SALING
MEMBERI SALAM
(Cium
Kudus)
Oleh
Aprys Radja
Sebelum
membahas tema untuk kita hari ini, saya ingin menceritakan sebuah cerita lama
kepada saudara dan berharap saudara dapat menangkap apa yang saya ingin
sampaikan melalui cerita ini. Kisah ini
berjudul : “telinga untuk jangkrik”.
Kisah ini
menceritakan mengenai seorang anak Indian yang berjalan bersama temannya di
pusat kota New York, AS. Anak Indian ini tiba-tiba berkata kepada temannya
bahwa ia mendengar seekor jangkrik.
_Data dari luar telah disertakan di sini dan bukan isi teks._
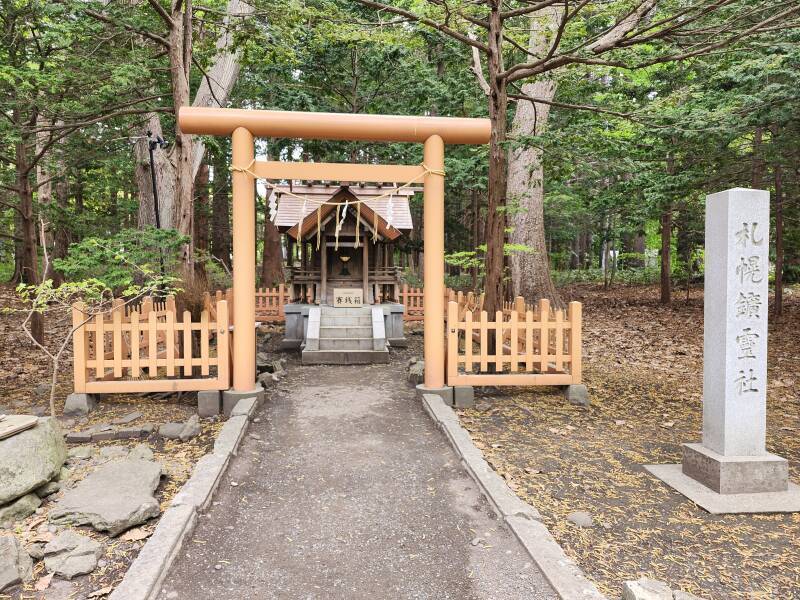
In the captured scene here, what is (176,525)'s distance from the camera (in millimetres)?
3492

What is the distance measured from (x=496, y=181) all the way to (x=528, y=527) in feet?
17.2

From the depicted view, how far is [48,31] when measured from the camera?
22.9 ft

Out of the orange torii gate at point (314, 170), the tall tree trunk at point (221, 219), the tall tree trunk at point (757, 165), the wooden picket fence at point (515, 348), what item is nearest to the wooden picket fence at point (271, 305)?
the tall tree trunk at point (221, 219)

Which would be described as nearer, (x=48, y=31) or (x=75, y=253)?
(x=75, y=253)

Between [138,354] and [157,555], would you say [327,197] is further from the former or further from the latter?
[157,555]

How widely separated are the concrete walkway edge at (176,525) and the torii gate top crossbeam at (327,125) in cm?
407

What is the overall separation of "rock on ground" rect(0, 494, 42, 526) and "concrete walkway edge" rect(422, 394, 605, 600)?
12.0ft

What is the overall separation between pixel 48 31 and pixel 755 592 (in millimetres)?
10083

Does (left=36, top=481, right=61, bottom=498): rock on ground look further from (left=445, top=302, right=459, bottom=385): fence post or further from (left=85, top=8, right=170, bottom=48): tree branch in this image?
(left=85, top=8, right=170, bottom=48): tree branch

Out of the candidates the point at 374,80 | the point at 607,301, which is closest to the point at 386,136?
the point at 374,80

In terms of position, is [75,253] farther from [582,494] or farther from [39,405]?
[582,494]

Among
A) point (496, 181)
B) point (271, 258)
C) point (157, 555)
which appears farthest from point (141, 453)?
point (271, 258)

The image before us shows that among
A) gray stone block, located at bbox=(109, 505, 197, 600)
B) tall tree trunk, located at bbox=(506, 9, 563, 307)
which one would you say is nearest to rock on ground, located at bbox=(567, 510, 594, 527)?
gray stone block, located at bbox=(109, 505, 197, 600)

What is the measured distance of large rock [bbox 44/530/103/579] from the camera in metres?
3.07
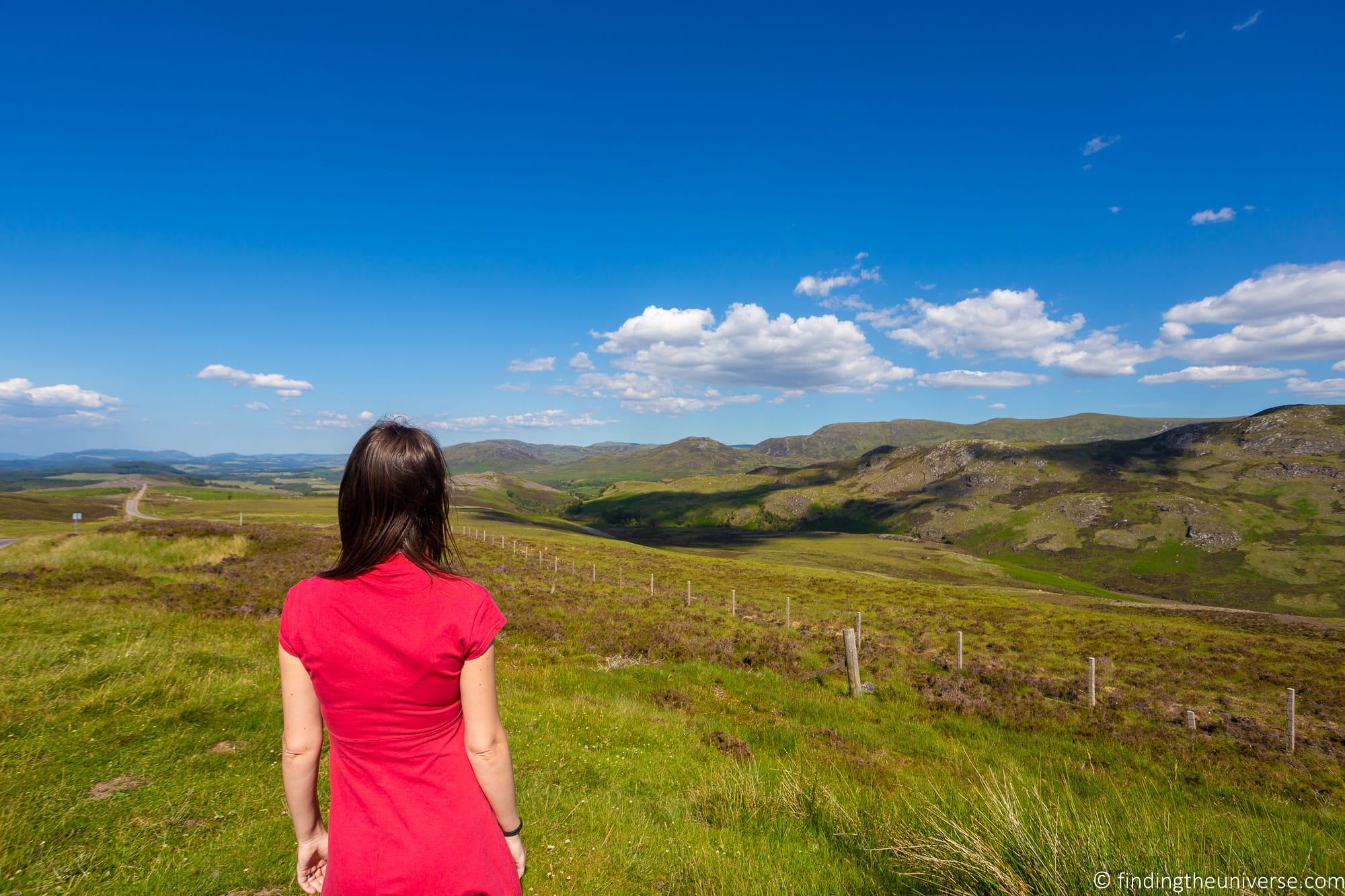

Temannya berkata : ah, kamu ini gila”.
Namun si anak Indian ini bersikeras bahwa ia mendengar seekor jangkrik.
Temannya berkata : ini adalah siang hari bolong dan ada begitu banyak orang
berjalan dimana-mana dengan segala aktivitasnya, mobil-mobil membunyikan
klakson, di tambah lagi dengan bunyi-bunyian dari pusat kota. Namun anak Indian
ini tidak sependapat. Ia kemudian mendengarkan dengan sungguh-sungguh dan
berjalan ke pojok menyebrangi jalan dan kemudian melihat ke sekelilingnya.
Akhirnya, dipojokan yang lain ia menemukan semak-semak disebuah wadah semen
yang besar. Ia menggali di bawah dedaunan dan menemukan seekor jangkrik.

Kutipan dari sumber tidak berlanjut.